__EXERCISE DIRECTIONS__.
Copy out the data below word for word, but leave out the pictures.

__INPUT DATA__.
○ ○ ○ ○ ○

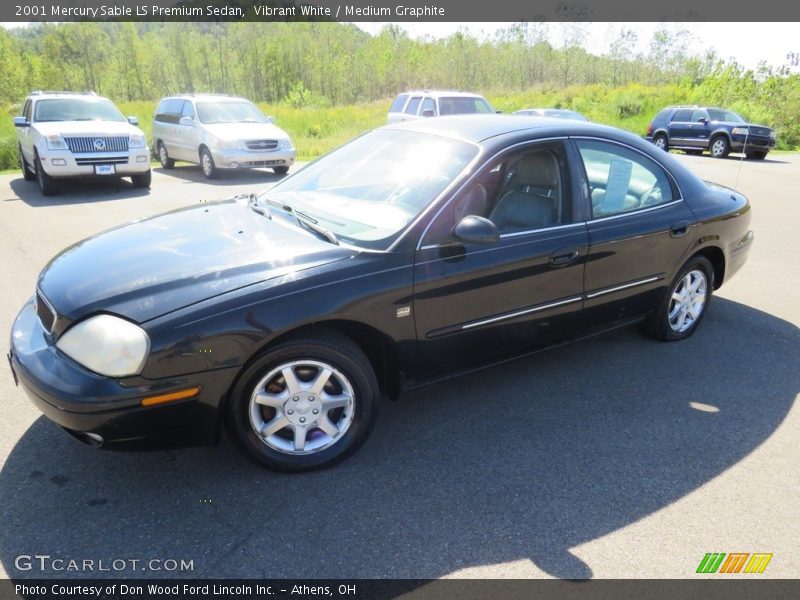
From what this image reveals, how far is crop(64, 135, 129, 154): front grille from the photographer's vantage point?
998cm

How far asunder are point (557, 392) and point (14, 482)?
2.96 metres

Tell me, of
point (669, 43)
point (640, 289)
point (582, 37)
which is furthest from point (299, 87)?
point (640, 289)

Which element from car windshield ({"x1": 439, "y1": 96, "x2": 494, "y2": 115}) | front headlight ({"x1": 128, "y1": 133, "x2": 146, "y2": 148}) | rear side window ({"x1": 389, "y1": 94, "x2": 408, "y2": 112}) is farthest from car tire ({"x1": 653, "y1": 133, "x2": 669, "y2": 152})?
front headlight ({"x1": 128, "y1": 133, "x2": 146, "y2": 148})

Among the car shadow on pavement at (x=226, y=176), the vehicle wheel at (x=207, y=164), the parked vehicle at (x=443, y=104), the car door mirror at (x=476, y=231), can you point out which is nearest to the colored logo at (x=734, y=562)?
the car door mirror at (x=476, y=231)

○ ○ ○ ○ ○

__SOLVED PROBLEM__.
From what this image reveals, how far is crop(64, 135, 129, 154): front grille from the photographer's vantage point?
998cm

How far asunder are point (557, 392) and point (14, 482)?
2.96 metres

Tell me, of
point (669, 43)
point (640, 289)
point (582, 37)
which is furthest from point (299, 87)?
point (640, 289)

Which element from car windshield ({"x1": 439, "y1": 96, "x2": 494, "y2": 115}) | front headlight ({"x1": 128, "y1": 133, "x2": 146, "y2": 148}) | rear side window ({"x1": 389, "y1": 94, "x2": 408, "y2": 112}) is farthest from car tire ({"x1": 653, "y1": 133, "x2": 669, "y2": 152})?
front headlight ({"x1": 128, "y1": 133, "x2": 146, "y2": 148})

Among the car shadow on pavement at (x=226, y=176), the vehicle wheel at (x=207, y=164), the parked vehicle at (x=443, y=104), the car door mirror at (x=476, y=231), can you point out which is nearest to the colored logo at (x=734, y=562)?
the car door mirror at (x=476, y=231)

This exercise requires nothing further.